### EXTRACT
^^^^^^^^

Indeed, a settler using fire to prepare a small plot for rice cultivation in the Raphia swamps confessed to having sparked the Indio-Maíz fire. The penalty for igniting a forest fire under Nicaraguan law is two to four years in prison, yet residents of the town of San Juan de Nicaragua near the site of the fire confirmed to me in August that the settler who started the fire had been set free in the town under unclear circumstances.The destruction of Hurricane Otto that provided fuel for the fire was unavoidable, if possibly worsened by climate change, but what was a mestizo settler doing growing rice in the middle of a Raphia swamp in a protected area and an Indigenous and Afro-descendant territory in the first place? This seemed to catch government allies off guard—one argued in Telesur that it was impossible that a settler would have started the fire because the land there was not suitable for agriculture. The settler’s presence speaks to a much larger problem than the fire itself: rampant colonization of a protected Indigenous area, which Ortega’s government has ignored or even promoted.

Communal Lands and (Un)Protected Areas

White and mestizo settlers have colonized Indigenous and Afro-descendant lands on the Caribbean coast of Nicaragua since the 19th century—a history that is central to the dynamics that caused the Indio-Maíz fire and shaped the current uprising. Settler colonialism in the Caribbean coast, including Indio-Maíz, began with the military annexation of the region to Nicaragua in 1894. For several decades after this annexation, Nicaraguan administrations granted private land titles to family members and government officials to settle land where the Rama-Kriol people live along rivers. The Somoza dictatorship (1936-1979) continued and expanded this practice through a colonization project that created incentives for mestizo peasants to settle further and further east. That project particularly focused on settlement in Nueva Guinea, an area that would decades later become a critical hub for settlers who deforest both Indio-Maíz and the Rama-Kriol Territory. In the Somoza years, the growing cotton industry, largely owned by the Somozas and their allies, as well as natural disasters, displaced smallholding mestizo peasants in the Pacific and Central zones of the country. The Somoza regime and the Inter-American Development Bank, which funded the project, saw the Caribbean coast’s Indigenous and Afro-descendant lands as an open space for the peasants’ resettlement.

Colonization as well as the cotton industry contributed to massive deforestation in the region. While this deforestation slowed in the 1980s as residents fled the violence of the Contra war, in the 1990s the neoliberal government of President Violeta Barrios de Chamorro (1990-1997) began to resettle war refugees and ex-combatants on the Caribbean coast. While the Chamorro government ostensibly protected Indio-Maíz under its National Protected Areas System, it simultaneously facilitated the settling of colonists in the areas immediately surrounding it.

^^^^^^^^

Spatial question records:
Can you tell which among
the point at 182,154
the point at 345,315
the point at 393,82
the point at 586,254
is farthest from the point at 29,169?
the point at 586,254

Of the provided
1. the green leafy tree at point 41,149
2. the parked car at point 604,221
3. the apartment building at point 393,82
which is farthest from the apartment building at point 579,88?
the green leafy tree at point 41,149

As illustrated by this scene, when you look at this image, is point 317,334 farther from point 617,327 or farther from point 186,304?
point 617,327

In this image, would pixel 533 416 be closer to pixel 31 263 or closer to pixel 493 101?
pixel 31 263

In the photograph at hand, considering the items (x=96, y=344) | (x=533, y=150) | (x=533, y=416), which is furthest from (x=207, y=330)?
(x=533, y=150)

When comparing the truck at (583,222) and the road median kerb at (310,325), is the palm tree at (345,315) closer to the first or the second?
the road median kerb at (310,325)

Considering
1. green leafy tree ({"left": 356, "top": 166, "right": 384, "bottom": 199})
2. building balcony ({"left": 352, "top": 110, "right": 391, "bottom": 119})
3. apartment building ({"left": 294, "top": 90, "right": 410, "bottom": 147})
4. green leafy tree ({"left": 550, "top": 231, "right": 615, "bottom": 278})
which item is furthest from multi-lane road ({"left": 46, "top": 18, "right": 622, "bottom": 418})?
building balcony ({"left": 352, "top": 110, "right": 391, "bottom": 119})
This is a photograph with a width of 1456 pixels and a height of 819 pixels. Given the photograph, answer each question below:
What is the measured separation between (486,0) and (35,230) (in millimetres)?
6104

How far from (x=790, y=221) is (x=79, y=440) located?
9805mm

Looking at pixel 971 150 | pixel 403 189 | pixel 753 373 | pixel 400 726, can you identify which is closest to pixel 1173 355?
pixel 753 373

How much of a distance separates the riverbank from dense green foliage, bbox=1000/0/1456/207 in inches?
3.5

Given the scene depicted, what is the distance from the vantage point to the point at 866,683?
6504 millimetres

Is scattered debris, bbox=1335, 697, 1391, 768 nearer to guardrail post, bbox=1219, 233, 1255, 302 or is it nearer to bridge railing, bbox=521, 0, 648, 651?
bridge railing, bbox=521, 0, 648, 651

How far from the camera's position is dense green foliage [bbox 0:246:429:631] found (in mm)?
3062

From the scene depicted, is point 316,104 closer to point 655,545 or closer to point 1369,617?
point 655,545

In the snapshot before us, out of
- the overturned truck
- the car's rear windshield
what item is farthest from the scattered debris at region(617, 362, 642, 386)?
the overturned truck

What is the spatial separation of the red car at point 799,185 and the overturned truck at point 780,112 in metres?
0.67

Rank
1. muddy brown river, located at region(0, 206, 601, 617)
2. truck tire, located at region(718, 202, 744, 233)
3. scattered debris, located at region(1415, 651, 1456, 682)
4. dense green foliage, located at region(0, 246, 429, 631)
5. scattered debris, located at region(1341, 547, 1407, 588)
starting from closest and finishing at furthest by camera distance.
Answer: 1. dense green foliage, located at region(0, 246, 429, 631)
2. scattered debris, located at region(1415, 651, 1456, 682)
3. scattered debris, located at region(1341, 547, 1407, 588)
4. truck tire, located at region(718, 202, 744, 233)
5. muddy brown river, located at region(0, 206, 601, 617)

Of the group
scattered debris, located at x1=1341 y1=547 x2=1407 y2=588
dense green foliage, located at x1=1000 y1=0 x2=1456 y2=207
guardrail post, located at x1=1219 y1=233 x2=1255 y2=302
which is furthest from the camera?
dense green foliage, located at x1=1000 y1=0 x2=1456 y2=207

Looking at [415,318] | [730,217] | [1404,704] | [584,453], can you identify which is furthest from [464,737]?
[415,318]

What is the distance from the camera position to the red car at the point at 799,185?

^^^^^^^^

### PROBLEM 1
Under Nicaraguan law, what is the penalty for igniting a forest fire, according to the Indio-Maíz passage?
### PROBLEM 2
Quote the Indio-Maíz passage word for word, starting at "Colonization as well" and ending at "immediately surrounding it.".

### EXERCISE RESPONSE 1
Two to four years in prison.

### EXERCISE RESPONSE 2
Colonization as well as the cotton industry contributed to massive deforestation in the region. While this deforestation slowed in the 1980s as residents fled the violence of the Contra war, in the 1990s the neoliberal government of President Violeta Barrios de Chamorro (1990-1997) began to resettle war refugees and ex-combatants on the Caribbean coast. While the Chamorro government ostensibly protected Indio-Maíz under its National Protected Areas System, it simultaneously facilitated the settling of colonists in the areas immediately surrounding it.